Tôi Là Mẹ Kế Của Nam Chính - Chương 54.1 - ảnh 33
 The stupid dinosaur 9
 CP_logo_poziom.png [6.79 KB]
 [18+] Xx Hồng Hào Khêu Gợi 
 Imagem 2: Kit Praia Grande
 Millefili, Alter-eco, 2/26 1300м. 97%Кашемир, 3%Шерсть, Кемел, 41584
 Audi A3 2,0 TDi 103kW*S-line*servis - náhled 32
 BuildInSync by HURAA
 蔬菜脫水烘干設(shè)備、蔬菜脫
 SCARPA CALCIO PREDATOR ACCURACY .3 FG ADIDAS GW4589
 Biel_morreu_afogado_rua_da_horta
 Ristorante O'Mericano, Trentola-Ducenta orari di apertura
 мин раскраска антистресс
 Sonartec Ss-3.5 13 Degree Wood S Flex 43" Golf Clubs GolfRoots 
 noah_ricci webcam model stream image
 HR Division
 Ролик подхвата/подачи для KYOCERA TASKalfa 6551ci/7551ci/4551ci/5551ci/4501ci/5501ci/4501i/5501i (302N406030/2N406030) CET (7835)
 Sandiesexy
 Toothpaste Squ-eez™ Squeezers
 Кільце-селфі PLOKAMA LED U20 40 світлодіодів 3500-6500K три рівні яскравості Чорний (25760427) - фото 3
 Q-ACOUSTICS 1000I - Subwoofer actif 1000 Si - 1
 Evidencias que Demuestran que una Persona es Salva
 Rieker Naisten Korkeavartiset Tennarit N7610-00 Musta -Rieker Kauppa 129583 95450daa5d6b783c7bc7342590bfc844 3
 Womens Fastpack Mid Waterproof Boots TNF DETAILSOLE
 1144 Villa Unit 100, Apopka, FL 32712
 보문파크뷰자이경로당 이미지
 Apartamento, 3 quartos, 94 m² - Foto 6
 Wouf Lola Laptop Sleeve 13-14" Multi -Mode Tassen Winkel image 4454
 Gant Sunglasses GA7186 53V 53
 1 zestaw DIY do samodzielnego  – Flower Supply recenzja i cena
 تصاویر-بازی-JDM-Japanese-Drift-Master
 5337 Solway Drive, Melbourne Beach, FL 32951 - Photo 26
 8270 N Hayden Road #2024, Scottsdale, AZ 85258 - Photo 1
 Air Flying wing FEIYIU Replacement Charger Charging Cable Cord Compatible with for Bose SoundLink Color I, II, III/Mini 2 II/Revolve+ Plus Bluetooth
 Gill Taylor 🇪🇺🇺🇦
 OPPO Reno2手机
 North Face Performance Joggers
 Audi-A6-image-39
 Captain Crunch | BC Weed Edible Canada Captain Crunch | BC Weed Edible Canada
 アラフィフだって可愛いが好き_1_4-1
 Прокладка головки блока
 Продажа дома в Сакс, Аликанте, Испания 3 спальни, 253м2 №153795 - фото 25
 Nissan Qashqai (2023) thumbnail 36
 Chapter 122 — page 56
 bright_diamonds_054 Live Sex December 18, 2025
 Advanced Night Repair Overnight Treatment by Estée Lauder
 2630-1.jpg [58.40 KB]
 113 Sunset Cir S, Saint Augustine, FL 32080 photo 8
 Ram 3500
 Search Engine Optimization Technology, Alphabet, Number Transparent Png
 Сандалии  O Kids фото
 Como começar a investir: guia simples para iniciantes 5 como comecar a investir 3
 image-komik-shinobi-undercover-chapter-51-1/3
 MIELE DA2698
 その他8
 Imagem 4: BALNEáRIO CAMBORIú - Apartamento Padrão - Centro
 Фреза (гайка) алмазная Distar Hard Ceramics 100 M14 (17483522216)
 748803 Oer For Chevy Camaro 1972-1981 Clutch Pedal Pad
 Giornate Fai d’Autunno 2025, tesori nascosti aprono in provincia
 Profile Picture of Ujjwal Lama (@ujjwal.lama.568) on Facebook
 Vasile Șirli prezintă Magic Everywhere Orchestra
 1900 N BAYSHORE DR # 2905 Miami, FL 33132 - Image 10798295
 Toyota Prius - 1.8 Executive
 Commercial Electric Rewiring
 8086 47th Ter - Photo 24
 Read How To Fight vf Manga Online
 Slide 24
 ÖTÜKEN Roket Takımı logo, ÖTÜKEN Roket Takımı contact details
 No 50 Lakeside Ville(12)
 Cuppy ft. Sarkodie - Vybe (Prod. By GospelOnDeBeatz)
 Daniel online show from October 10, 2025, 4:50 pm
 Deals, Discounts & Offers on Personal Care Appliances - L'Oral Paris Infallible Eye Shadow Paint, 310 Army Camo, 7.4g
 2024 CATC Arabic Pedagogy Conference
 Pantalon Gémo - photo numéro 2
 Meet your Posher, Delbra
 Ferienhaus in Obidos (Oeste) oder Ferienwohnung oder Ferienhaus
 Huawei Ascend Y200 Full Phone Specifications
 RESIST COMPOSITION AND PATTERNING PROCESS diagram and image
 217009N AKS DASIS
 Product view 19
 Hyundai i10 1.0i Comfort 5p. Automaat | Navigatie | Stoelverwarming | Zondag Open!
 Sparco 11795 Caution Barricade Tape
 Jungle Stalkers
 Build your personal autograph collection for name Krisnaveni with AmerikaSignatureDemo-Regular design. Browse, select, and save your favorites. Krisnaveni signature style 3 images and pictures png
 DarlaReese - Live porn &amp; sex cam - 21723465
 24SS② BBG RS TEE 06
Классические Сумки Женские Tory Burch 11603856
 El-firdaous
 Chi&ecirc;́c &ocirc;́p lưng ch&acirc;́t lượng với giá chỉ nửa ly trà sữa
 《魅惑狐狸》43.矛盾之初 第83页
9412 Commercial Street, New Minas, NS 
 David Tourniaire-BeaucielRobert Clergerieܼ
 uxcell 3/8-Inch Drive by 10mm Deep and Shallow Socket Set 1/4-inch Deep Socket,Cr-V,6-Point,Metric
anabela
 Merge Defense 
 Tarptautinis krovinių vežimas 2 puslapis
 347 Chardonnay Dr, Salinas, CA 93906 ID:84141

Problem statement » Return exactly, and only, the lines above starting at the line that contains "Daniel online show" and ending at the line that contains "Product view 19".

Exercise output »
 Daniel online show from October 10, 2025, 4:50 pm
 Deals, Discounts & Offers on Personal Care Appliances - L'Oral Paris Infallible Eye Shadow Paint, 310 Army Camo, 7.4g
 2024 CATC Arabic Pedagogy Conference
 Pantalon Gémo - photo numéro 2
 Meet your Posher, Delbra
 Ferienhaus in Obidos (Oeste) oder Ferienwohnung oder Ferienhaus
 Huawei Ascend Y200 Full Phone Specifications
 RESIST COMPOSITION AND PATTERNING PROCESS diagram and image
 217009N AKS DASIS
 Product view 19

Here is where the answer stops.